Encostado a uma esquina do bar, come, mais do que lambe, o corneto de baunilha com a sofreguidão da tarde quente. Com a sofreguidão de um primeiro gelado, de um primeiro dia de calor, de um primeiro dia de praia, de um primeiro dia de Verão. Senta-se no muro pequeno, à sombra, com os pés assentes no relvado, e olha em redor. Sabia-lhe bem aquela frescura, fresca e leve, suave como a brisa mansa que o beija e lhe sorri nos olhos.
Espera. Espera como quem espera por algo ou alguém. Talvez apenas espere as horas passarem. Encosta o telemóvel ao ouvido.
Na outra esquina do bar, atrás dele, ela, vinda de dentro com uma chávena de café na mão, fala ao telemóvel.
Ele usa, no dedo anular da sua mão esquerda, uma aliança reluzente.
Ela guarda o telemóvel e volta para dentro.
Ele brinca com o telemóvel nas mãos e perde os olhos ao longe. Depois levanta-se e caminha. Recolhe-se ao interior da ambulância, estacionada junto às consultas externas, ao assento do condutor, e continua à espera. 

14 setembro 2024

Sem mão



Não era o lugar nem o momento ideais nem oportunos. Talvez por isso. E o proibido é o mais apetecido. Aula de História Social. Um letreiro (convite a loucuras inconfessáveis): multas para quem fosse apanhado com:
“ (…) 2.º – Mão naquilo (15$00); 3.º – Aquilo na mão (30$00); (…) ”

+ + + + + + +

Retome o trecho selecionado, que termina na aula de História Social, e continue-o a partir da última frase apresentada.

- _DADOS EM ESTUDO_:
+ + + + + + +

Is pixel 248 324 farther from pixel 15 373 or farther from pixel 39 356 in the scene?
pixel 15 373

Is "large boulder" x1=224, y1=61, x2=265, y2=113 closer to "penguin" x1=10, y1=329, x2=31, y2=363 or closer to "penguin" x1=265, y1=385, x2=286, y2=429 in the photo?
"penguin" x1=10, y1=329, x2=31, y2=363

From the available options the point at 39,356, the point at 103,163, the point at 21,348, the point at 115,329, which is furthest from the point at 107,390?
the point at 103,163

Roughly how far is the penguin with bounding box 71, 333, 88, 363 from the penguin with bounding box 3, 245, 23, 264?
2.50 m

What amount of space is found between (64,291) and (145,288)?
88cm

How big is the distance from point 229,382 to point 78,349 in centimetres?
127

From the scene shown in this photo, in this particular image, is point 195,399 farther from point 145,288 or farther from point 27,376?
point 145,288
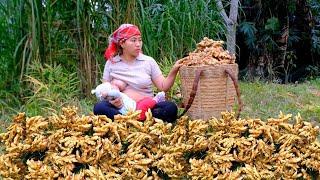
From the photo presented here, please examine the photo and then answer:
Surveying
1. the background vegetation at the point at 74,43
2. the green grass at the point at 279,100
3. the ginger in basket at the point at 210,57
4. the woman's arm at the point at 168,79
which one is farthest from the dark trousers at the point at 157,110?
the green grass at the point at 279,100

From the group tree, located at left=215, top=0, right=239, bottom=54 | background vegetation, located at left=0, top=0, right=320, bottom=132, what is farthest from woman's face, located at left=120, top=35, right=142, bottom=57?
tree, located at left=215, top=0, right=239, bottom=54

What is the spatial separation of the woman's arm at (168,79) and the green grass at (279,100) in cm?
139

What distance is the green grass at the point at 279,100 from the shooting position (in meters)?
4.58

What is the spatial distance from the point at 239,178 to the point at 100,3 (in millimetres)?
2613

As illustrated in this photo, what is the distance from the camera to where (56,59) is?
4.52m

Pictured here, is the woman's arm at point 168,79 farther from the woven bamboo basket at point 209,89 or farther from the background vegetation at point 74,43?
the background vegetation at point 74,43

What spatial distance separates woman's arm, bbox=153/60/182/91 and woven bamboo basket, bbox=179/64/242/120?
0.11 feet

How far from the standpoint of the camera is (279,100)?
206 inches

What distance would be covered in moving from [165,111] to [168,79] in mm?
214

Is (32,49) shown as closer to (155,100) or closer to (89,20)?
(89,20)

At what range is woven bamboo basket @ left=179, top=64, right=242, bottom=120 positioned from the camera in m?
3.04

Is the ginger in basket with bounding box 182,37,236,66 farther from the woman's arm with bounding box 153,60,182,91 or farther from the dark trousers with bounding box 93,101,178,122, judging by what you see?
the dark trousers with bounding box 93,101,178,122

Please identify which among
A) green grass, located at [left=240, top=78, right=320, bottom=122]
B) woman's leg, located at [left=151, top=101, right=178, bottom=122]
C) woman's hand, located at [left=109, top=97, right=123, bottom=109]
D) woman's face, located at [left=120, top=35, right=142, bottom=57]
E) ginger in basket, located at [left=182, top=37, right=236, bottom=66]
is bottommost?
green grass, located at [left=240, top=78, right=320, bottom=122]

+ + + + + + +

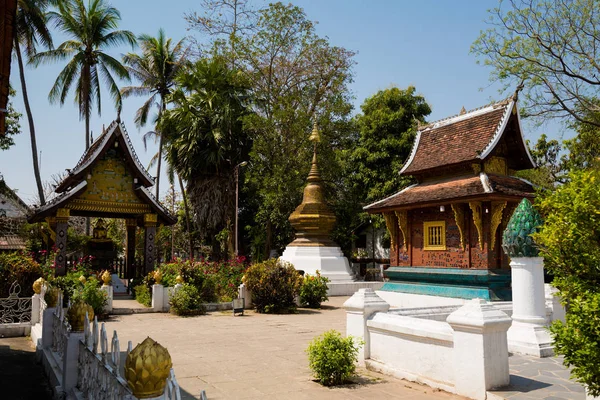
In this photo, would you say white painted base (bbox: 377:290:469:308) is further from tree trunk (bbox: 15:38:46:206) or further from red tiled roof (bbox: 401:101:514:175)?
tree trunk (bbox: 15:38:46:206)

+ + + + + + +

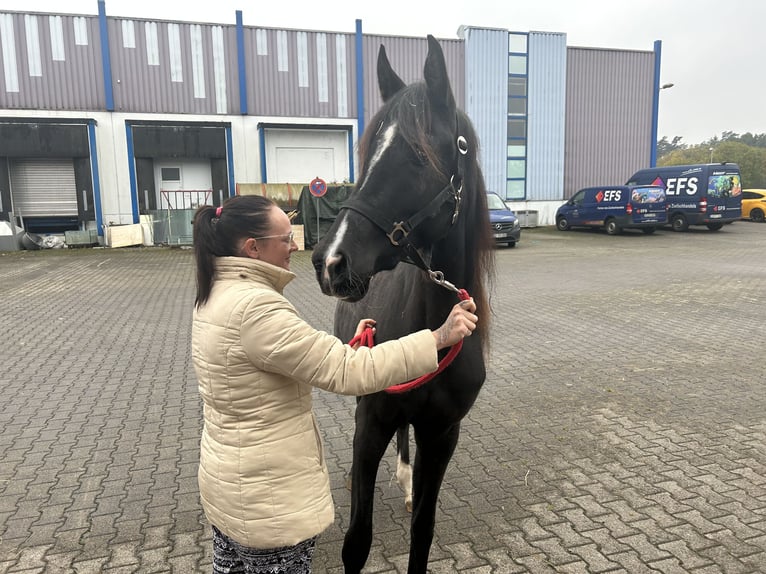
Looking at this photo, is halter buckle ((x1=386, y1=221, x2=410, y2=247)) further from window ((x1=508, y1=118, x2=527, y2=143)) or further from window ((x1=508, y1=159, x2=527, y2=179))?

+ + + + + + +

- _ESPAÇO DA RESPOSTA_:
Sorriram-se, sentados na última fila.
Ele lembrou-se daquela anedota do filho do maquinista: “O quê?... primeira classe e os bancos são de pau?”. Realmente… não dava jeito nenhum… Ainda assim, o mundo parava ali.
Olhou-a, como quem não sabe o que quer… mas querendo. Olhou-o, como quem não sabe o que faz… mas fazendo. Olharam-se, como quem não sabe nada de nada, mas sabendo bem. O desejo começava a ser forte!… Um botão. Não!... Sim, dizem os olhos. Bolas!… aqui não!... Sim… Aquela mão irradiava centelhas de calor que o trespassava até à medula. Sentiu um arrepio profundo a inundá-lo. Céus! A carícia tinha ido longe demais. Não conseguindo aguentar começou por deslizar também, disfarçadamente, a sua mão pelo braço da sua amada… pela perna, até ao joelho… depois para cima, lentamente, saia adentro…
De olhos fechados, saboreou com sofreguidão a embriaguez que se apoderava dele.
— Humm… Oh!... ... ... Raios parta o sonho!...
Estendeu o braço e encontrou-a. Subiu-lhe a mão, quente, por debaixo da camisola e alcançou-lhe o mamilo…
Ainda bem que ela estava ali, mesmo à mão de semear…

13 setembro 2024

Sem concerto


Os tempos são de descalabro, não há concerto nem conserto enquanto o crime compensar, enquanto a sociedade e cada um olharem só para o seu umbigo e não fizerem a distinção entre o bem e o mal. 
Para as pessoas comuns, que já levaram e continuam a levar com lavagem cerebral por parte dos media, já é tudo normal e só correm para onde lhes apontarem, quais ratos levados ao precipício e crianças enfeitiçadas à caverna pelo flautista de Hamelin.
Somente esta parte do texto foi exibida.